NEIL GAIMAN IS going to catch you somehow. Perhaps you’ll get entangled in his web through his archly gothic Sandman comics, his myth-bending novels, his Good Omens collaboration with Terry Pratchett, or via his wise, entertaining, bee-obsessed blog.
Maybe it’ll be the film, TV or even opera adaptations of his work – Neverwhere, Stardust, The Wolves In The Walls, MirrorMask, or the forthcoming stop-motion movie of Coraline – that will ensnare you. Or his projects hatched with musicians such as Tori Amos and Bizarre favourite Amanda Palmer.
Or maybe you’ll get a sci-fi boner over rumours about him writing forthcoming Batman comics and Doctor Who episodes. His new children’s work, The Graveyard Book, is as fantastical, creepy and absorbing as you’d expect from a man who is Bizarre incarnate.
Are you prepared to have hordes of over-protective parents storming the gates of Gaiman Towers with flaming torches, angry at you for writing about ghosts and the afterlife in The Graveyard Book?

> [ENTRIES PROVIDED]
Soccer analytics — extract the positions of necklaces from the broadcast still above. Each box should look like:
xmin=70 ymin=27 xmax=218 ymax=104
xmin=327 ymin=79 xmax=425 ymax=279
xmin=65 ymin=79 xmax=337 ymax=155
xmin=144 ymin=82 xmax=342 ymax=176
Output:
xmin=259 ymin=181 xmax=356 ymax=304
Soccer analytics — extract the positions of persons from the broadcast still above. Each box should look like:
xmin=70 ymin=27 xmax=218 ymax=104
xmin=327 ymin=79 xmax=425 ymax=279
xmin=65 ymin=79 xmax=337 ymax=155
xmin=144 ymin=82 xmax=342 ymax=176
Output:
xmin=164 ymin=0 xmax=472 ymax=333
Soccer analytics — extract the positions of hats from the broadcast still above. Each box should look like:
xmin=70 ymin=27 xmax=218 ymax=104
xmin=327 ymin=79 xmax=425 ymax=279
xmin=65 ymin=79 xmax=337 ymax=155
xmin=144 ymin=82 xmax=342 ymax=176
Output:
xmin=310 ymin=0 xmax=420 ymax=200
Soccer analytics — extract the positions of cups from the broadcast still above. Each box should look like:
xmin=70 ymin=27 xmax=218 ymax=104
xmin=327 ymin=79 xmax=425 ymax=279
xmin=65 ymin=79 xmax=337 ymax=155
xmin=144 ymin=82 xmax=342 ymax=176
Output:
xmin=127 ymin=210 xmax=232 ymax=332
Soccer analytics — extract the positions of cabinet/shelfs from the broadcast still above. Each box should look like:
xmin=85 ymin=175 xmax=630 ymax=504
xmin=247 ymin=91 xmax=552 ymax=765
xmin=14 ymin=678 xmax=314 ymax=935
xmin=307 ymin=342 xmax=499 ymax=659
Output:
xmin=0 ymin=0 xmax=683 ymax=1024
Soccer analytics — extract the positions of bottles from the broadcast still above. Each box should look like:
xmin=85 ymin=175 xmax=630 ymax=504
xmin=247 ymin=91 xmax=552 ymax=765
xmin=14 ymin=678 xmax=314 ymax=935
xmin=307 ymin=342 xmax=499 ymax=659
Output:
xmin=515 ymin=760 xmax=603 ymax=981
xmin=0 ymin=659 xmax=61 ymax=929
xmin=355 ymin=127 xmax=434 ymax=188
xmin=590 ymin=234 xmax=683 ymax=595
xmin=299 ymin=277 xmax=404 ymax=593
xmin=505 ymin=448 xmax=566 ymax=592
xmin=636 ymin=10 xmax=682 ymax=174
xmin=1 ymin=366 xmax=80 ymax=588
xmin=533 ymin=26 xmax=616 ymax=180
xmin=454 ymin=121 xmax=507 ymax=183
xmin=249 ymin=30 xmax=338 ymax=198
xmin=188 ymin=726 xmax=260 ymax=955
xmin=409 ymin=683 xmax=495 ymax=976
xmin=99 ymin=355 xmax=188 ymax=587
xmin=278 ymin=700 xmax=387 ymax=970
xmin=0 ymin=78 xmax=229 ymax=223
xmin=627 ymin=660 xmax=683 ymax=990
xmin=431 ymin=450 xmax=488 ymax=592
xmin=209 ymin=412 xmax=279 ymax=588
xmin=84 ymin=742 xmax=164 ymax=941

> [GIVEN INSTRUCTION]
Answer these questions from the passage on Neil Gaiman.
(a) Who was Gaiman's collaborator on Good Omens?
(b) Which forthcoming adaptation of his work is a stop-motion movie?
(c) What is the title of his new children's work?
The lines have no connection to the passage.

> [THE SOLUTION]
(a) Terry Pratchett
(b) Coraline
(c) The Graveyard Book